The festival centers on the theme of “10 Years Cultivating Community Through Film.” It includes both virtual and in-person components. Selected films focus on Latina and Latino art, activism, resistance and community and will be screened online for free at watsonvillefilmfest.org through March 20.
Consuelo Alba, director of the festival, pointed to program highlights such as Academy Award nominee “The Mole Agent” by director Maité Alberdi, double-Sundance winner “Identifying Features” by director Fernanda Valadez and Mexican Ariel Award nominee “Things We Dare Not Do” by director Bruno Santamaría.
Some of the Watsonville Film Festival Selections are featured on this poster. (Contributed graphic — Watsonville Film Festival)
“We are excited and proud to celebrate a decade of the storytelling and artistry of the Latinx community in front of, and behind, the camera,” Alba said in a prepared release. “This year we are presenting an incredibly powerful selection of films, most of them directed by women.”
The film festival will also honor “Real Women Have Curves” at an in-person screening event at the Henry J. Mello Center for the Performing Arts in Watsonville.
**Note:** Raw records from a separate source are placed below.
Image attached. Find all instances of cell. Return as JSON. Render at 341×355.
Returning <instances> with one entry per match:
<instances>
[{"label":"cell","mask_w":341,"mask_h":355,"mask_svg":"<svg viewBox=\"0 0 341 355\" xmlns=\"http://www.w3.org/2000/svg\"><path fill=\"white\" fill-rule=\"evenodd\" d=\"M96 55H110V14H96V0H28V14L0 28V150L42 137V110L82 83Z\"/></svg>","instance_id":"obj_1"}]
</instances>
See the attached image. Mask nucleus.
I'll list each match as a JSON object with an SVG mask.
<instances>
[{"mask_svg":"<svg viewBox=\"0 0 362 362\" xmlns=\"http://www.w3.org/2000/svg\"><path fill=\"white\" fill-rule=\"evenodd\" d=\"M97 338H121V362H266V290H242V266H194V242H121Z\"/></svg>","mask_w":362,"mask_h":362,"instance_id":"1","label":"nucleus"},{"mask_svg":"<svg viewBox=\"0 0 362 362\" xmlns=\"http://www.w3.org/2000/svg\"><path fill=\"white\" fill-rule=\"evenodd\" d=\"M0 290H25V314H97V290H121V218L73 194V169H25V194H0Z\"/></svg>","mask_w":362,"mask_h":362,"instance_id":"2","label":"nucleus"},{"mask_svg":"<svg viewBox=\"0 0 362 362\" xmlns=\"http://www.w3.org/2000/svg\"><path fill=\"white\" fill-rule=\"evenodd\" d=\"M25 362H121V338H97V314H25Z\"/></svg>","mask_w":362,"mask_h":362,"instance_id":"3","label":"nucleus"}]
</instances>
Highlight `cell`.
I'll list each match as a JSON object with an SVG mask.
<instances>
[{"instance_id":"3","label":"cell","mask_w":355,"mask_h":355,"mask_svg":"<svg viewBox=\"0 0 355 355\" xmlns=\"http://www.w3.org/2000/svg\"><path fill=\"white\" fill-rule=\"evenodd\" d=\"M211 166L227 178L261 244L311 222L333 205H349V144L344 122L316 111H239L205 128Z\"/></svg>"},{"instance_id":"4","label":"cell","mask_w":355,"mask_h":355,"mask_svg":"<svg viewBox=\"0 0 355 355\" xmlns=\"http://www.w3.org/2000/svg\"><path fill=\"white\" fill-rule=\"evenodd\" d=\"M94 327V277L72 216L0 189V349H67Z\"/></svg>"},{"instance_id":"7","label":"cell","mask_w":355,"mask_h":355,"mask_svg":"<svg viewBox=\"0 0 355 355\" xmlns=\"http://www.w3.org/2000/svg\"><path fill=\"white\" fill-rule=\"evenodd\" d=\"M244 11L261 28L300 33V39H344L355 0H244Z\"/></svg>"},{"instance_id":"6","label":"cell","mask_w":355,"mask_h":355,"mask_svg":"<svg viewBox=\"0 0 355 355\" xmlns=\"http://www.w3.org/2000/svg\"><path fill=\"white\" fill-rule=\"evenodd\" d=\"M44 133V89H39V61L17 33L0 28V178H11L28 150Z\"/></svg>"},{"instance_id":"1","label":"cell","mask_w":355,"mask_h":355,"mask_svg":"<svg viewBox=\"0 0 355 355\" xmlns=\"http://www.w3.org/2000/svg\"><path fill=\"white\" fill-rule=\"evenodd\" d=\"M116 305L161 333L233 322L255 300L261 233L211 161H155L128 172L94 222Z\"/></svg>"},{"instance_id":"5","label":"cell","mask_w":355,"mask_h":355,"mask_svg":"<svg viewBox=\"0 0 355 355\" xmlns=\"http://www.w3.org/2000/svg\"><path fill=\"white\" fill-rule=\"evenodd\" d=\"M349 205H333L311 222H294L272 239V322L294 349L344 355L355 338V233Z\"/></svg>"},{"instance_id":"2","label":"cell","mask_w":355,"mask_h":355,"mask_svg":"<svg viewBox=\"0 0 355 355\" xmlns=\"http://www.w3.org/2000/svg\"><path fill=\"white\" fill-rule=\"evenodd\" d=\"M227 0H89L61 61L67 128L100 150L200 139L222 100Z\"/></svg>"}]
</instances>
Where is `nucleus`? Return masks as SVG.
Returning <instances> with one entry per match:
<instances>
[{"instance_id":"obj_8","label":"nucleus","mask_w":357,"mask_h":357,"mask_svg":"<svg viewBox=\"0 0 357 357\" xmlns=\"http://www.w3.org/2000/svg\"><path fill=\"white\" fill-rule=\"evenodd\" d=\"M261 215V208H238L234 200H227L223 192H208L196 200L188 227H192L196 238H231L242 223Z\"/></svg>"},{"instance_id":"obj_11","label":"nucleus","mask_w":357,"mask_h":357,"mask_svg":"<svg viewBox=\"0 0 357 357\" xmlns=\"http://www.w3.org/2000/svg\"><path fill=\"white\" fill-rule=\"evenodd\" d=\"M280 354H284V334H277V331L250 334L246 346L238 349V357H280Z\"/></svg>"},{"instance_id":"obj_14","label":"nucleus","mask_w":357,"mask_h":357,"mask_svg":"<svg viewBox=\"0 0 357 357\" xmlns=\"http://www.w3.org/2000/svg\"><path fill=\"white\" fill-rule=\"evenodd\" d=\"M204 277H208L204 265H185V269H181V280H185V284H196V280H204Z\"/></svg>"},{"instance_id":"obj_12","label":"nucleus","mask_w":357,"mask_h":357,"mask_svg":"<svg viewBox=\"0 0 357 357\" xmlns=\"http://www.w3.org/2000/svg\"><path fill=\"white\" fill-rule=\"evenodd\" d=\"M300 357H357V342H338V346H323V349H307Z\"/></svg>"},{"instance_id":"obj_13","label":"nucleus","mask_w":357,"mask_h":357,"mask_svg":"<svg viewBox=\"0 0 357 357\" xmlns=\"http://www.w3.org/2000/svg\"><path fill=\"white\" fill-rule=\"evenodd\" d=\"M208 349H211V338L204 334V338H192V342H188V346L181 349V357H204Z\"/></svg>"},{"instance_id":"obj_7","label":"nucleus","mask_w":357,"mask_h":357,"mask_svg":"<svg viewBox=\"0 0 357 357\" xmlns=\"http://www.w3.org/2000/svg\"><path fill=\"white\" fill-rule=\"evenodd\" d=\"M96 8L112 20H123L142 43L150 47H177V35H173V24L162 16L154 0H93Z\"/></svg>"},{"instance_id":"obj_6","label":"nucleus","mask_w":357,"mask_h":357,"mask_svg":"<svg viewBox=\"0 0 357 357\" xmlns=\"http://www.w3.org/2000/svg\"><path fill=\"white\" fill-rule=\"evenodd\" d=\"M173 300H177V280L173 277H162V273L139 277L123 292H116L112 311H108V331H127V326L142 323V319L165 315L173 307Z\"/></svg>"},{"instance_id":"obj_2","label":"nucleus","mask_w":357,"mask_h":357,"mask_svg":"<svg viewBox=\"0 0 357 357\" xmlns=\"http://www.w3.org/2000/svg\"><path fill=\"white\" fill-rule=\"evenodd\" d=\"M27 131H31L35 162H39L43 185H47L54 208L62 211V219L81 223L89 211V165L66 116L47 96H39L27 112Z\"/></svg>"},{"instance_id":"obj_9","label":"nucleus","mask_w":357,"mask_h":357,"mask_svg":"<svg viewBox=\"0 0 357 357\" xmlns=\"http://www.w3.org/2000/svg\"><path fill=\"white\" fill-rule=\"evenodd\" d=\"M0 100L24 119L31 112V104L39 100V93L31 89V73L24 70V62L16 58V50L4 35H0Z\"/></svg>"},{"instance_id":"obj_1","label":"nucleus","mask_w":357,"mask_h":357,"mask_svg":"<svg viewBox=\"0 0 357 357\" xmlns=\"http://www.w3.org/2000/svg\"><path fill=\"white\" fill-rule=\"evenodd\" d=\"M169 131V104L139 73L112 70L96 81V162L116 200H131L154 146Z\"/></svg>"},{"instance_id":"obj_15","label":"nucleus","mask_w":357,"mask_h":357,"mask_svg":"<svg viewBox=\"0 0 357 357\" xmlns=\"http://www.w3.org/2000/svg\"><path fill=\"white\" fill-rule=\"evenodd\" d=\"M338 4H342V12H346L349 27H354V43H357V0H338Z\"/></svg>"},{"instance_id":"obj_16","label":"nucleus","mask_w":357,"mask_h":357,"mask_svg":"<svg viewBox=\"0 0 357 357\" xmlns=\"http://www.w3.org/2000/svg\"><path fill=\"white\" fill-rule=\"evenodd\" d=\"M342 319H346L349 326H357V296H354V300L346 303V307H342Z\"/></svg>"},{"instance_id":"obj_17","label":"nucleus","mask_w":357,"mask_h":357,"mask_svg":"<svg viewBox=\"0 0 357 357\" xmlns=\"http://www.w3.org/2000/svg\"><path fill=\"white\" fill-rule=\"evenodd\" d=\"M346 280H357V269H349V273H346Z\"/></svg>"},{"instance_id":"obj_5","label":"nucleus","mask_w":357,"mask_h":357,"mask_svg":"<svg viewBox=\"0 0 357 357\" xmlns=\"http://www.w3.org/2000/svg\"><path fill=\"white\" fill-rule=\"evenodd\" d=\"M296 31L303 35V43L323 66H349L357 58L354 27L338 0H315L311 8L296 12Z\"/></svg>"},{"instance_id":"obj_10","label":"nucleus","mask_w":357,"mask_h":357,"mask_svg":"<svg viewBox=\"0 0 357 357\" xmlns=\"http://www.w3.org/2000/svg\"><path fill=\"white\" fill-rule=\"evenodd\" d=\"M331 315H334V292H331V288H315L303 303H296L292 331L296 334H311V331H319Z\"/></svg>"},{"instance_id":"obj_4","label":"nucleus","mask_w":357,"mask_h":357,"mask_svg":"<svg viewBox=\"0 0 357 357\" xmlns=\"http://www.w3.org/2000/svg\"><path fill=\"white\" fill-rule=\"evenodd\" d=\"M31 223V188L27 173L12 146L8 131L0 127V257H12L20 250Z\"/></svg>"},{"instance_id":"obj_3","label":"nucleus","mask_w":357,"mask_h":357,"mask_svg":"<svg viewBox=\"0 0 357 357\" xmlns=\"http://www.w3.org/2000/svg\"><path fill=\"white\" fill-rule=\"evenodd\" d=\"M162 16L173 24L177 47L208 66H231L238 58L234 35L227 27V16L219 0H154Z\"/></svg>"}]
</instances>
The 2002 film – which shot Latina actress America Ferrera to fame – continues to make ripples today. It earned a Sundance Audience Award and was recently inducted into the Library of Congress National Film Registry.
Playwright Josefina Lopez based “Real Women Have Curves” on her own life story, and co-produced the film. Lopez will attend the Watsonville Film Festival on March 12 at the Mello Center for the screening, and give remarks there, according to Alba.
At the in-person event, seven emerging Latino and Latina filmmakers from the Santa Cruz County and Pájaro Valley regions chosen for the film festival’s inaugural ‘Cine Se Puede fellowship’ will also be honored.
The virtual program also includes several local films, including fiction shorts “Amor en Cuarentena” and “Disposable,” experimental film “Oda a los Frijoles” and the documentaries “La Perla del Pacifico” and “The Work of Art.” The screening of Disposable will be a world premiere.
“We are proud to present another great program this year. The outpouring of support to celebrate our 10th birthday has been amazing,” Alba said in a prepared release.
IF YOU GO
WHAT: 10th Annual Watsonville Film Festival.
WHEN: March 11-March 20.
WHERE: watsonvillefilmfest.org.
SPECIAL IN-PERSON PROGRAM: 6 p.m. March 12 at the Henry Mello Center, 250 E. Beach St. Watsonville; register online to reserve a seat.